2-Ao longo do livro, fica claro que considera a falta de crescimento da economia como o grande problema de Portugal: quais as principais razões deste problema?
R- Existem um conjunto de “estrangulamentos” da competitividade e da produtividade da economia Portuguesa. Temos uma economia pouco competitiva e com um baixo nível de produtividade. Esses “estrangulamentos, que estão identificados há muitos anos e são relativamente consensuais entre economistas e gestores (o diagnóstico dos problemas está feito) e são sobretudo: Custos de contexto e burocracia; Um sistema fiscal instável, complexo, com elevados custos de cumprimentos e uma elevada carga fiscal sobre as famílias e as empresas; Uma Justiça lenta e ineficiente; Um mercado laboral dual e rígido, com muitas distorções; Falta de capital humano qualificado em diversos setores; e três problemas transversais às empresas e aos diferentes setores: as empresas têm baixa dimensão, baixa capitalização (muito endividadas) e baixa internacionalização).
3-Apresenta no livro os quatro grandes eixos da sua visão para o Portugal 2030 (Reforma das Instituições, Educação e Capital Humano, Competitividade da Economia e Demografia). Ainda vamos a tempo de ter um outro Portugal num prazo de apenas 9 anos?
R- Podemos, e devemos, começar rapidamente as reformas estruturais que Portugal carece. Quanto mais tempo demorarmos, quanto mais tempo estivermos na situação destes últimos anos, sem qualquer ímpeto reformista, apenas a gerir a conjuntura, agarrado a uma dívida pública (e externa) muito elevada, beneficiando dos efeitos da política monetária do BCE e em breve da “Bazuca”, mais Portugal continuará a empobrecer e a atrasar-se face aos seus concorrentes. Se nos próximos 2-3 anos nada for feito, será mais uma década perdida. Com a agravante que o problema demográfico ter-se-á tornado quase irreversível e não aproveitámos as enormes oportunidades que a disrupção tecnológica e a digitalização, que abordo no livro. Mas mesmo que iniciemos em breve as reformas estruturais que Portugal necessita, levará muito tempo e exigirá coerência e estabilidade, eu diria compromissos, nas políticas públicas.

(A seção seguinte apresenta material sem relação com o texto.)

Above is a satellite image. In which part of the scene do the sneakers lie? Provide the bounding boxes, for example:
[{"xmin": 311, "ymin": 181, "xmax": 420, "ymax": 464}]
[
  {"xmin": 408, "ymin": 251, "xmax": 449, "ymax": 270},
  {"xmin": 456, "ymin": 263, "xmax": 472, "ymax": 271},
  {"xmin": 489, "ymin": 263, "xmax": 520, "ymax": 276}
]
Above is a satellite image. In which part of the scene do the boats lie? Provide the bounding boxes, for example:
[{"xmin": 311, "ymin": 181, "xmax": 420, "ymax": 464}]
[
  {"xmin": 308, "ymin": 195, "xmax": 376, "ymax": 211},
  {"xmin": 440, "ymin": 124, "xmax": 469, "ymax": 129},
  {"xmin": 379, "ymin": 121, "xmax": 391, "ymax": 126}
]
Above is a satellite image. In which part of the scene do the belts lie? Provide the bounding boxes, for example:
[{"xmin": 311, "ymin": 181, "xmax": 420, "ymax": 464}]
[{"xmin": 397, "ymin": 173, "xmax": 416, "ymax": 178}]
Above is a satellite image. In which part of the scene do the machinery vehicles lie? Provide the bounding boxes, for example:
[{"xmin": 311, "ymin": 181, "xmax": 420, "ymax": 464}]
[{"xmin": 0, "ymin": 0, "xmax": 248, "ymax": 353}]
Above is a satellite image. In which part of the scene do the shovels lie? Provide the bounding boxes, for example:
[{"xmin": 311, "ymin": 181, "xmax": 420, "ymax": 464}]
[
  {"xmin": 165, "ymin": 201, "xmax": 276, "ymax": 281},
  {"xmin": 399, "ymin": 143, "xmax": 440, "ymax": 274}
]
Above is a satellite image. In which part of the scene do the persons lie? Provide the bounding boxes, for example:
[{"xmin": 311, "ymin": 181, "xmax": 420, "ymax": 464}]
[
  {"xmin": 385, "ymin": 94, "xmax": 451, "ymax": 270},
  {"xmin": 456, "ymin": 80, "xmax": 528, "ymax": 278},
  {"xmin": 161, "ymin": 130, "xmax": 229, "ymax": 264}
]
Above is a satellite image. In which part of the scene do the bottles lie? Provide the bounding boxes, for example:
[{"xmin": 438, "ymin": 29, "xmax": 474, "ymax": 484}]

4-Finalmente, apresenta 8 grandes e decisivas reformas estruturais indispensáveis para o desenvolvimento do nosso país. Se pudesse decidir hoje, por onde deveríamos começar?
R-São as 8 bastante relevantes, mas aquele que é porventura mais fácil, com medidas mais rápidas e que produz resultados mais rápidos também seria a reforma fiscal. Por outro lado, a reforma das Finanças Públicas, nomeadamente na gestão financeira do Estado é condição necessária para se realizar um conjunto de outras reformas e tornar o setor público mais eficiente.
5-Vivemos mais de quarenta anos de democracia e com sucessivos e variados governos (da direita à esquerda, alguns com maioria absoluta no Parlamento): do seu ponto de vista, que factores têm impedido que se tenham aprovado e concretizado estas reformas estruturais?
R- Portugal teve um período muito reformista entre 1986 e 1995, coincidindo com a entrada na então CEE e duas maiorias absolutas, de um governo que tinha esse ímpeto reformista. Voltou a ter um período com reformas estruturais entre 2011 e 2015, fruto da imposição da Troika, acompanhado de um governo também ele reformista. De facto, o sistema político não parece favorecer reformas estruturais de forma endógena.
6-Considera possível, no curto prazo, encontrar os consensos políticos para concretizar estas reformas?
R- Espero que sim, sob pena de condenarmos Portugal a mais 10-15-20 anos de estagnação e de nos tornarmos, nesse espaço de tempo, os mais pobres da Europa. Se os nossos políticos não forem capazes de encontrar esses consensos para realizar estas reformas estruturais, então terão colocado os seus interesses pessoais e partidários, e o seu desejo de se manterem no poder, à frente dos interesses de Portugal. Quem pagará essa fatura será a geração que tem agora entre os 40 e os 60, que verá cada vez mais os jovens a abandonar o país, e terá grandes dificuldades no final da próxima década, quer de sustentabilidade do país e do Estado, quer de níveis de pobreza muito elevados.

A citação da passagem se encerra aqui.